The deliberate running over of people will draw murder charges and carry the death sentence, he added. Parliament’s approval for the proposal to become law is seen as a formality, since Hasina’s ruling Awami League has an overwhelming majority.

Defying government warnings to end the protests, some university students on Monday threw bricks at police and others tried to take processions through the city.

Police fired tear gas and used water cannon to disperse protesters, as students have stopped vehicles, demanding to check drivers’ licenses and their vehicles’ roadworthiness.

Police said they were still investigating Sunday’s attack on a car carrying the US ambassador by a group of armed men, some riding motorcycles. There were no injuries but two vehicles were damaged.

The US Embassy said it was not in a position to comment until the investigation was complete. Ambassador to Bangladesh Marcia Bernicat was returning from dinner at the time of the attack.

Earlier the embassy had criticized the police crackdown on the protesters, whom it described as having “united and captured the imagination of the whole country.”

Last week police beat some students in their efforts to disperse them.

Arrest

Police have arrested social activist and photographer Shahidul Alam, who had posted comments that a student wing of Hasina’s ruling party was trying to attack the protesters.

Alam’s organization, Drik Picture Library, said 30 to 35 men in plainclothes swept into his Dhaka apartment building, saying they were police detectives, and took him into custody.

Alam was screaming as he was forced into a car, it quoted security guards at the building as saying.

Dhaka’s additional deputy commissioner of police, Obaidur Rahman, said Alam was arrested on charges of spreading rumors on social media, aiming to incite violence.

Rights group Amnesty International called for Alam’s immediate and unconditional release, saying he was held after an interview to Al-Jazeera English on the Dhaka protests.
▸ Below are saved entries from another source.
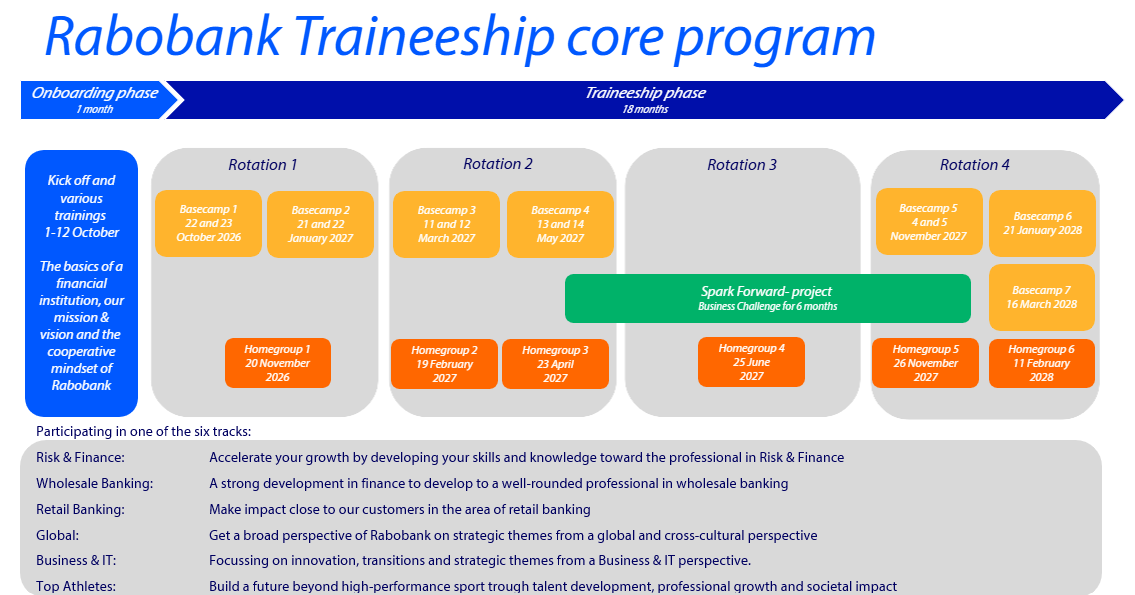 Rabobank Traineeship core program

Onboarding phase
1 month

Traineeship phase
18 months

Kick off and various trainings
1-12 October

The basics of a financial institution, our mission & vision and the cooperative mindset of Rabobank

Rotation 1

Basecamp 1
22 and 23
October 2026

Basecamp 2
21 and 22
January 2027

Homegroup 1
20 November
2026

Rotation 2

Basecamp 3
11 and 12
March 2027

Basecamp 4
13 and 14
May 2027

Homegroup 2
19 February
2027

Homegroup 3
23 April
2027

Rotation 3

Spark Forward- project
Business Challenge for 6 months

Homegroup 4
25 June
2027

Rotation 4

Basecamp 5
4 and 5
November 2027

Basecamp 6
21 January 2028

Basecamp 7
16 March 2028

Homegroup 5
26 November
2027

Homegroup 6
11 February
2028

Participating in one of the six tracks:

| | |
|---|---|
| Risk & Finance: | Accelerate your growth by developing your skills and knowledge toward the professional in Risk & Finance |
| Wholesale Banking: | A strong development in finance to develop to a well-rounded professional in wholesale banking |
| Retail Banking: | Make impact close to our customers in the area of retail banking |
| Global: | Get a broad perspective of Rabobank on strategic themes from a global and cross-cultural perspective |
| Business & IT: | Focussing on innovation, transitions and strategic themes from a Business & IT perspective. |
| Top Athletes: | Build a future beyond high-performance sport trough talent development, professional growth and societal impact |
“There is no justification whatsoever for detaining anyone for solely peacefully expressing their views,” Omar Waraich, Amnesty’s deputy South Asia director, said in a statement.

“The Bangladeshi government must end the crackdown on the student protesters and people speaking out against it.”

Traffic laws are poorly enforced and the students blame the private bus network for mishaps in a city choked by massive traffic jams.

Road accidents kill 12,000 people and cause 35,000 injuries in Bangladesh each year, says the Accident Research Institute of state-run Bangladesh University of Engineering and Technology.

Sheikh Shafi, a polytechnic student injured in a protest on Saturday, said one problem was that bus drivers must work long hours as they do not receive monthly salaries but are paid commissions based on passenger numbers instead.

“Our demand is that the owners must appoint them and they will work a maximum of 10 hours. The commission-based system must be eliminated,” said Shafi, whose brother died in a road accident in 2015.